Queensland Heritage Register
- Official name: Gregory Place & Gregory Hall, Epworth Centre, Fortitude Valley Methodist Church and Church Hall, Fortitude Valley Wesleyan Church and Church Hall
- Type: State heritage (built)
- Designated: 21 October 1992
- Reference no.: 600204
- Significant period: 1870–1871, 1887–1888 (fabric) 1871–1977 (historical)
- Builders: Thomas Reading, Blair Cunningham

= Fortitude Valley Methodist Church =

Fortitude Valley Methodist Church and Hall are a heritage-listed former church (the second church on the site) and its hall at 116–120 Brookes Street, Fortitude Valley, City of Brisbane, Queensland, Australia.

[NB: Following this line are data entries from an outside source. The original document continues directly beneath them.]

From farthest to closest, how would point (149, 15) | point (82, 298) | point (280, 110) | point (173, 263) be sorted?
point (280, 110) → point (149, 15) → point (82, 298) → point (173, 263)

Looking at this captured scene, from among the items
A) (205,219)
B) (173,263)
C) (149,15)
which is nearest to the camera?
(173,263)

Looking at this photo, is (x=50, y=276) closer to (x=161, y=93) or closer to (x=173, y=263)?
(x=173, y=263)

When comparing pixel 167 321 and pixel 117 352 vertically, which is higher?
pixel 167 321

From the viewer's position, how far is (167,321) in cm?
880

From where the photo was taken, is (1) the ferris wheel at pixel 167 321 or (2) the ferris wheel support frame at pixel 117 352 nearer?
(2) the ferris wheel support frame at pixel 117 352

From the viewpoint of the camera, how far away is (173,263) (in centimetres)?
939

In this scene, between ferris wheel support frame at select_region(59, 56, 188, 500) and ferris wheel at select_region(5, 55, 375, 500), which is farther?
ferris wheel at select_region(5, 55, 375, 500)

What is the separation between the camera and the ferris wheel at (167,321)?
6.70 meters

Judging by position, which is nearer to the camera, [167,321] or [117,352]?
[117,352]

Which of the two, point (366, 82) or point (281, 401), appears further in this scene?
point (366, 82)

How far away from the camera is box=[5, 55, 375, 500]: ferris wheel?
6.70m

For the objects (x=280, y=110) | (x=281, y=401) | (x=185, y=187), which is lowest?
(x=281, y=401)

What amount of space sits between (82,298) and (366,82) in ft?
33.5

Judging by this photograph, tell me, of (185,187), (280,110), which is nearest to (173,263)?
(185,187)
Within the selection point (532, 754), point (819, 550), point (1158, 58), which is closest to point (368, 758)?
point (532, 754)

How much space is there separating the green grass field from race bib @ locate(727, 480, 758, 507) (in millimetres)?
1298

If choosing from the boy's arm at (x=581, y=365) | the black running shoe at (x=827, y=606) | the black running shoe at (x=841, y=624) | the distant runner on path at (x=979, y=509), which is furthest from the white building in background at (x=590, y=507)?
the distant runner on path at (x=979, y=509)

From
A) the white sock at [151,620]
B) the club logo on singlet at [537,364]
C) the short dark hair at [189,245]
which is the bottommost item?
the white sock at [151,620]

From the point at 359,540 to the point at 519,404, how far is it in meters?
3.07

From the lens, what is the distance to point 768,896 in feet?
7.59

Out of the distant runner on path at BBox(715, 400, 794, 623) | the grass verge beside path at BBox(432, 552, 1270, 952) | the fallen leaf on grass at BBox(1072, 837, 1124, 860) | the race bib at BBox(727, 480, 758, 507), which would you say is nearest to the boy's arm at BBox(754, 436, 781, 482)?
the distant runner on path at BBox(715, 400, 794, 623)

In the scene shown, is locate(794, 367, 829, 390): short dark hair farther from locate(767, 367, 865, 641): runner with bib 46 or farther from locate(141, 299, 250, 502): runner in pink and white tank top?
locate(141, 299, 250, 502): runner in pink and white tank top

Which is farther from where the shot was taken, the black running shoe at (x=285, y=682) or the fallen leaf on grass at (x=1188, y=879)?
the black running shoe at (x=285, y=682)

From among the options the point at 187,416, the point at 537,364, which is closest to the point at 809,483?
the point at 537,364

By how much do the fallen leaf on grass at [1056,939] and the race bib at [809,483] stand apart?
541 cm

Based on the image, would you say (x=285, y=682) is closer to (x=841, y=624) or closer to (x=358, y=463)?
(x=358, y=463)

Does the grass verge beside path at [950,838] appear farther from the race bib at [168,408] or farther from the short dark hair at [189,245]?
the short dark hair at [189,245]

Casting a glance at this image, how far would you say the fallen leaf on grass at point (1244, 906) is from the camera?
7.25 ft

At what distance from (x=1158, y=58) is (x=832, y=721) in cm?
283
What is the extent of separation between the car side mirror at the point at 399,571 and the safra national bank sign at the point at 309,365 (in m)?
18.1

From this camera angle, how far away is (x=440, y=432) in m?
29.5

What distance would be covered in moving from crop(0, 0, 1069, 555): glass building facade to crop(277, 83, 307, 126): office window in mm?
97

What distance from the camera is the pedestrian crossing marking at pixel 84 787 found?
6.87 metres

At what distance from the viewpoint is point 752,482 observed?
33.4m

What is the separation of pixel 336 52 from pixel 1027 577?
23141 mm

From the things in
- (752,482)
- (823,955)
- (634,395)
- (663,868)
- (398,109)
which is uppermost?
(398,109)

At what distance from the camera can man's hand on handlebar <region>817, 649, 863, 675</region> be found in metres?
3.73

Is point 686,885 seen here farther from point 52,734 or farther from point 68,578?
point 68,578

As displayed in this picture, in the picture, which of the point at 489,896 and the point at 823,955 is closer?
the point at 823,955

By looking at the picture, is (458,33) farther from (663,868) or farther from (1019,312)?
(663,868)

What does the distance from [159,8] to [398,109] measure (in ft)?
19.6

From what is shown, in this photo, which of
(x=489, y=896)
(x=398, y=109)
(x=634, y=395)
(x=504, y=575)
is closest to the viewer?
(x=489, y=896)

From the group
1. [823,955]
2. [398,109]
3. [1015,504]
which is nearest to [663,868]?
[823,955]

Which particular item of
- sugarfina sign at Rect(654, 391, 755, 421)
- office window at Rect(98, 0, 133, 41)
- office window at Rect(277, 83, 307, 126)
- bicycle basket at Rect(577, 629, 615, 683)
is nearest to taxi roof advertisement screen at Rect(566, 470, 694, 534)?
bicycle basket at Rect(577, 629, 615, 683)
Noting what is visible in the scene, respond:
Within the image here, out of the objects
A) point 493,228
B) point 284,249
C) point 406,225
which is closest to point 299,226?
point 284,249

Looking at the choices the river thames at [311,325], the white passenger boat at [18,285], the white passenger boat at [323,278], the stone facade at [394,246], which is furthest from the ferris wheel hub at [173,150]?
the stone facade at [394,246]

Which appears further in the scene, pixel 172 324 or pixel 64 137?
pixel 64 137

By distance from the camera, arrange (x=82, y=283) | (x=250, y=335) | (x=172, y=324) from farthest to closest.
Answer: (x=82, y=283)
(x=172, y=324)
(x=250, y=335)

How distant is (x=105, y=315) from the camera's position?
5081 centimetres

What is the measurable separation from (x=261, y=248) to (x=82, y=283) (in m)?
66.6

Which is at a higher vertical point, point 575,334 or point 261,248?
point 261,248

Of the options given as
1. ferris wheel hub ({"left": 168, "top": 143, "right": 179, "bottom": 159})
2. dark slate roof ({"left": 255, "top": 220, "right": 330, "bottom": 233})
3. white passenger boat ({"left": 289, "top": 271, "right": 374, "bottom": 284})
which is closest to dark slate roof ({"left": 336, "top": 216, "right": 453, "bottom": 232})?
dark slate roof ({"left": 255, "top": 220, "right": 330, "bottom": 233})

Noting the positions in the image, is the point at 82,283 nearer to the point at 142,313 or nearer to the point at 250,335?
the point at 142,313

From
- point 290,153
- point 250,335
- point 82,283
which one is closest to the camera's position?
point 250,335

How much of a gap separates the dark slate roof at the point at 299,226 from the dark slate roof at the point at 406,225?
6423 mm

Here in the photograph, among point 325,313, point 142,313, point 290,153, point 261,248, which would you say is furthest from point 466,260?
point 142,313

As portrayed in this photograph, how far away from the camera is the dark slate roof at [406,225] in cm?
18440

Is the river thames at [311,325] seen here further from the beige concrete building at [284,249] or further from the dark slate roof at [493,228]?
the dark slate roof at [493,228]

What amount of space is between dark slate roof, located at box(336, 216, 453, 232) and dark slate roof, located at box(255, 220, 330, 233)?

The first church (and later hall) was designed by James Cowlishaw and built from 1870 to 1871 by Thomas Reading. The third church was designed by George Simkin and built from 1887 to 1888 by Blair Cunningham. The complex is also known as Fortitude Valley Wesleyan Church and Church Hall, Gregory Place, Gregory Hall, and the Epworth Centre. The complex was added to the Queensland Heritage Register on 21 October 1992.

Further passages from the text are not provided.